* _TAREA 1_:
Reproduce la parte del texto sobre la gracia en el budismo que se abre con las palabras que contienen "Fortalecidos con esta" y se cierra con "tanto, una salida de lo nacido, devenido, hecho, compuesto.", y renombra "monjes" como "discípulos".
* _TAREA 2_:
Escribe la continuación del texto sobre la gracia en el budismo a partir del punto en que se interrumpe.

* _TEXTO EXTRAÍDO_:
_ _ _
Fortalecidos con esta precaución, podemos acercarnos ahora a nuestro tema citando un famoso pasaje del canon pali (Udana 7, 1­3), en el que se halla escondida la clave para comprender qué significa la gracia en sentido budista. He aquí el pasaje en cuestión:

Hay, oh monjes, lo no nacido, no devenido, no hecho, no compuesto; si no hubiera, oh, monjes, lo no nacido, no devenido, no hecho, no compuesto, no habría en este mundo una salida de lo nacido, devenido, hecho, compuesto. Pero, puesto que existe lo no nacido, no devenido, no hecho, no compuesto, hay, por tanto, una salida de lo nacido, devenido, hecho, compuesto.

Esta cita está formulada claramente en el lenguaje de la trascen­dencia; cualquier cristiano o musulmán podría haber utilizado estas mismas palabras al referirse a Dios y al mundo. Esta trascen­dencia, tal como la expone el sutra, proporciona una base real para la esperanza humana. Lo que sin embargo no hace es definir el vínculo existente entre los dos términos que se comparan; necesita­mos todavía que se nos muestre el puente sobre el cual debe pasar lo mudable para alcanzar lo eterno. Este vínculo o puente corres­ponde de hecho a esa misma función de la gracia divina que es el objeto de nuestra presente investigación.

La clave del problema reside en una propiedad de la trascenden­cia misma. Dada la brecha inconmensurable que separa aparente­mente a la iluminación del que la busca -que es ignorante por definición- es evidente para cualquiera que piense, y todavía más para cualquiera que posea olfato metafísico, que esta búsqueda por parte de un ser humano, con su visión necesariamente imperfecta y sus poderes limitados, no tiene realmente sentido cuando sólo se juzga según las apariencias. La iluminación (o Dios, para el caso) no puede situarse en modo alguno en el polo pasivo en relación con el esfuerzo humano, no puede convertirse per se en objeto para el hombre como sujeto. Si bien nuestro lenguaje humano a veces hace que las cosas parezcan ser así, ya es hora de que nos demos cuenta de su falta de adecuación. El budismo, por su parte, añadirá que aquí hay una prueba evidente del carácter ilusorio de la pretensión humana a la personalidad, a la que son imputables indivi­dual y colectivamente todas nuestras aberraciones conceptuales.

Para formular el anterior argumento de manera algo distinta: el hombre no puede ser en modo alguno el agente activo en una operación en la que la iluminación desempeña el papel pasivo. Sea lo que sea lo que puedan sugerir las apariencias, la verdad debe entenderse a la inversa, puesto que la iluminación, la conciencia de la realidad divina, se encuentra por definición fuera de todo deve­nir; está enteramente en acto, de modo que cualquier cosa en que se perciba contingencia o potencialidad, como en el caso de nues­tra búsqueda humana, pertenece necesariamente al samsara, a lo cambiante, lo impermanente, lo compuesto. Este carácter mismo de potencialidad, experimentable positivamente en cuanto se des­pliega y negativamente en cuanto remite, es lo que hace que el samsara, la rueda de la existencia, sea como es.
_ _ _
* _MATERIAL PROPORCIONADO_:
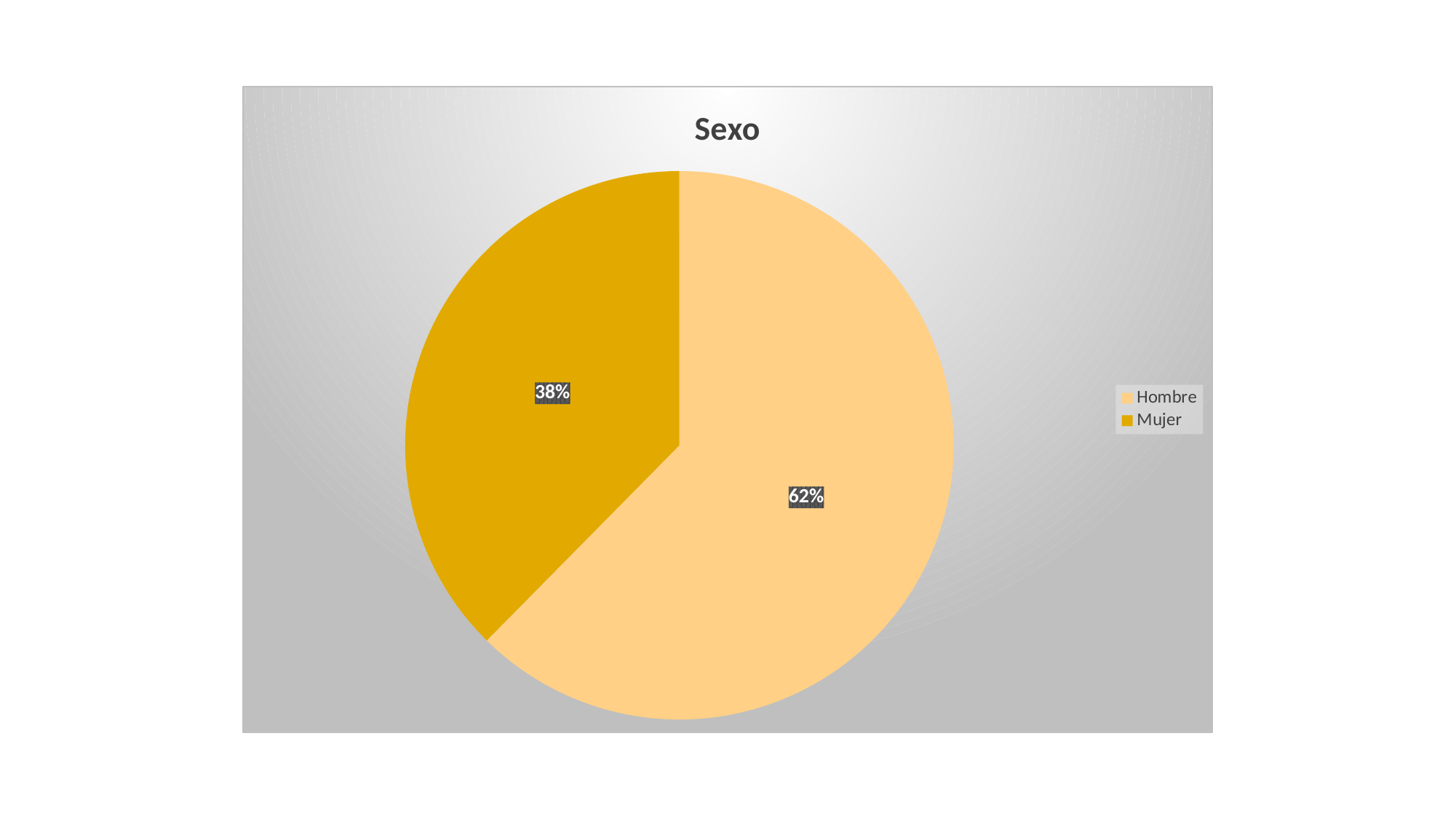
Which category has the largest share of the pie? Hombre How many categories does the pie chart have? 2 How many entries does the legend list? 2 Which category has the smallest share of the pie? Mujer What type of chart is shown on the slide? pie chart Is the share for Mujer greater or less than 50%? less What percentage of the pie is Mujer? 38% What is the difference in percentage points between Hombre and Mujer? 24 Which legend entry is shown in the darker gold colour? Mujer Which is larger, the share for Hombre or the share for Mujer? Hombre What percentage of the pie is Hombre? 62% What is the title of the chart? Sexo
_ _ _
* _RESPUESTA DEL EJERCICIO 1_:
Fortalecidos con esta precaución, podemos acercarnos ahora a nuestro tema citando un famoso pasaje del canon pali (Udana 7, 1­3), en el que se halla escondida la clave para comprender qué significa la gracia en sentido budista. He aquí el pasaje en cuestión:

Hay, oh discípulos, lo no nacido, no devenido, no hecho, no compuesto; si no hubiera, oh, discípulos, lo no nacido, no devenido, no hecho, no compuesto, no habría en este mundo una salida de lo nacido, devenido, hecho, compuesto. Pero, puesto que existe lo no nacido, no devenido, no hecho, no compuesto, hay, por tanto, una salida de lo nacido, devenido, hecho, compuesto.

* _RESPUESTA DEL EJERCICIO 2_:
Las consecuencias de la observación anterior son trascendenta­les; pues, si bien tiene que haber una persecución de la iluminación por parte del hombre, es, no obstante, la primera la que en princi­pio y de hecho constituye el verdadero sujeto de la búsqueda así como su objeto manifiesto. Se ha dicho a menudo que en la iluminación la distinción entre sujeto y objeto es eliminada; tal verdad hay que tenerla presente aun cuando, en nuestro estado actual, esto sea más una idea misteriosa que una realidad verifi­cada. La intuición metafísica sin embargo ya nos permite conocer --o mejor, sentir- que intrínsecamente la iluminación es el factor activo en nuestra situación y que es el hombre quien, a pesar de toda su iniciativa y esfuerzo aparentes, representa el término pa­sivo de la suprema adecuación. El maestro Eckhardt pone toda esta cuestión en una perspectiva adecuada cuando dice que «en el proceder de la naturaleza lo superior siempre está más dispuesto a derramar su poder en lo inferior que lo inferior está dispuesto a re­cibirlo», pues, como sigue diciendo, «no hay ausencia de Dios en nosotros; la ausencia que existe es enteramente de nosotros, que no nos disponemos a recibir su gracia». Donde él dijo «Dios», no tenemos mas que decir «iluminación» y el resultado será una decla­ración budista tanto de forma como de contenido.

La gran paradoja es para nosotros que todavía no podemos dejar de ver esta situación a la inversa; un egocentrismo mal situado nos lo impide: todos tenemos que sufrir la congénita ilu­sión de la existencia que todo ser aún no liberado comparte en un grado mayor o menor. El budismo nos invita en primer lugar a aclarar este aspecto antes de mostrarnos que los dos puntos de vista sobre la realidad, el relativo y el absoluto, el samsara y el nirvana, coinciden esencialmente, como enseña de forma explícita el sutra Del corazón.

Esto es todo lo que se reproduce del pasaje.